March 15th, 2014 by Nicole
I was doing research online the other day and managed to trigger a pop-up ad “Sponsored by Compassion and Choices” (formerly the Hemlock Society), the well-funded group behind the push to legalize assisted suicide. I won’t reproduce the ad here, although I made sure to take a screenshot, but it’s a fairly sophisticated ad with a picture and quote from Stephen Hawking above some text and an e-mail sign-up form. There were two things I found startling about it: first of all, it claims that
Death-with-dignity opponents will stop at nothing to prevent choice at end of life, even calling Hawking “stupid.”
Groan. Yeah, that’s it. We want dying people to have no dignity and no choices…is my sarcasm coming across loudly enough?
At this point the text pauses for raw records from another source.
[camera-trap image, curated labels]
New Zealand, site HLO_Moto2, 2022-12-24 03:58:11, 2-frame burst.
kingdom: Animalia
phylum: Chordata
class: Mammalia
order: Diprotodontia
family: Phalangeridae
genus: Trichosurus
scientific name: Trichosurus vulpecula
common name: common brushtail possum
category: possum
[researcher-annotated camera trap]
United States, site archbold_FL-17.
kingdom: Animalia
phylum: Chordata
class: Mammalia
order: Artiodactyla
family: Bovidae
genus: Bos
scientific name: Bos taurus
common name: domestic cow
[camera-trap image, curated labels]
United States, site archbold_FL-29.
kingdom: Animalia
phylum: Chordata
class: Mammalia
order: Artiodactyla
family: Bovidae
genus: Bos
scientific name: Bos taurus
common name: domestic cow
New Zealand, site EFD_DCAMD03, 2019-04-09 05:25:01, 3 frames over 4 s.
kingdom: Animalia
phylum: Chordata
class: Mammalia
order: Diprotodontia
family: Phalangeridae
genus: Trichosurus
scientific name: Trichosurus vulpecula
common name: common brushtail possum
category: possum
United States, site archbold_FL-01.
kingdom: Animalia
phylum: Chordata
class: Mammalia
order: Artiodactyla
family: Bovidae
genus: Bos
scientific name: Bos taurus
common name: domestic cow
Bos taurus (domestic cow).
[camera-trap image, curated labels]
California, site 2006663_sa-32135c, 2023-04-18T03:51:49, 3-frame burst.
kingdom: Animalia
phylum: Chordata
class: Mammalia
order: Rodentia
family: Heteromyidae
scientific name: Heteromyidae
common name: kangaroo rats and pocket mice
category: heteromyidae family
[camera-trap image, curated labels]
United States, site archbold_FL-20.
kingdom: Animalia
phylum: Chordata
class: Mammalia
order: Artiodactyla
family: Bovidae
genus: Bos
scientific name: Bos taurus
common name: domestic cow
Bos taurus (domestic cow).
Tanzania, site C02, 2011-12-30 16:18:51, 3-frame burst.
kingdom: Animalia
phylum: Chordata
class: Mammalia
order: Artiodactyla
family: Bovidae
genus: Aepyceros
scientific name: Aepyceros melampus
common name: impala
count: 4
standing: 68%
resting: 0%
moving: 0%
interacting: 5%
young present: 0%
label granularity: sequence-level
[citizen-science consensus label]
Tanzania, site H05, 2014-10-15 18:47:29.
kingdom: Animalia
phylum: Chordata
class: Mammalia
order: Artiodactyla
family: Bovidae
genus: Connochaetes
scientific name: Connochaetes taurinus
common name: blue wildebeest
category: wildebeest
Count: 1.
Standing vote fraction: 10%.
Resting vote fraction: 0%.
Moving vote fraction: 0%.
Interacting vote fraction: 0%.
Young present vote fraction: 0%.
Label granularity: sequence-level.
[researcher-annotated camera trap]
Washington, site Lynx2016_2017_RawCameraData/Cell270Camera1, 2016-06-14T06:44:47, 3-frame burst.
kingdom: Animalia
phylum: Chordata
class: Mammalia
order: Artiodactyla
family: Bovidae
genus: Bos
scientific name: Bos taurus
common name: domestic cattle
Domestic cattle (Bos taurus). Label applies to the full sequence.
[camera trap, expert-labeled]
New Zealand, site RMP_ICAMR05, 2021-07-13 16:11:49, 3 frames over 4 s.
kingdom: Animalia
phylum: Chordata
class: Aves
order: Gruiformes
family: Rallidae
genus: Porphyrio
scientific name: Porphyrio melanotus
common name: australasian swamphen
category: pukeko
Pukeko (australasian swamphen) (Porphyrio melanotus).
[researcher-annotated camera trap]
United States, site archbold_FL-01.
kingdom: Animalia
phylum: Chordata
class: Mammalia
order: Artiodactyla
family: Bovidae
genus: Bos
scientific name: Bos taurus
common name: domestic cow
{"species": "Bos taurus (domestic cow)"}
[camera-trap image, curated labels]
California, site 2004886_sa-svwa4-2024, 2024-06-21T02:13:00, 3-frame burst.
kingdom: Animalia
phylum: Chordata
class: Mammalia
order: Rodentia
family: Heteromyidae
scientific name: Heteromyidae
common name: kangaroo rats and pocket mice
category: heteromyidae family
Second, it mentions Connecticut. Openly, specifically, by name.
If you are thinking “What the…?” you are not alone.
Back in September of last year, Hawking did a 180 on his previously-held position against assisted suicide. C&C gushed over his fame as if the unified opposition of at least 15 advocacy groups for people with disabilities* meant nothing. I couldn’t remember who would have called him stupid, though (and had to figure it out myself, since they ever-so-helpfully provided no citation). After poking around the webs a bit, I concluded that they meant this piece by Stephen Drake of Not Dead Yet.
Now, come on. If you’re going to argue that Drake called Hawking stupid, you have to concede that Drake first called him a genius. While it may be too fine a distinction for C&C, I think average folks recognize that brilliant people can say, think, and do stupid things. In fact, most of us can humbly admit that we have had our own share of folly.
It is our understanding that Drake himself will respond in the due course of time, and we would be happy to share his response when it becomes available.
Now that we’ve cleared up once and for all the difference between persons and ideas, what in the heck does any of this have to do with the upcoming hearing on H.B. 5326, or with the myriad objections to it that can be raised?
The answer is…nothing. It’s a complete red herring meant to smear legitimate opposition, rile people up and become a distraction from the real issues. Tactics like this are born out of the weakness of one’s position — but this is what we have come to expect from an out-of-state, astroturf organization that has already spent $65,000 on advertising in a little over a year, according to documents that the Office of State Ethics makes available online.
Let’s stay focused and send C&C a message that we don’t buy what they’re selling. If they are willing to mislead the public about something this simple, why trust them on matters of life and death?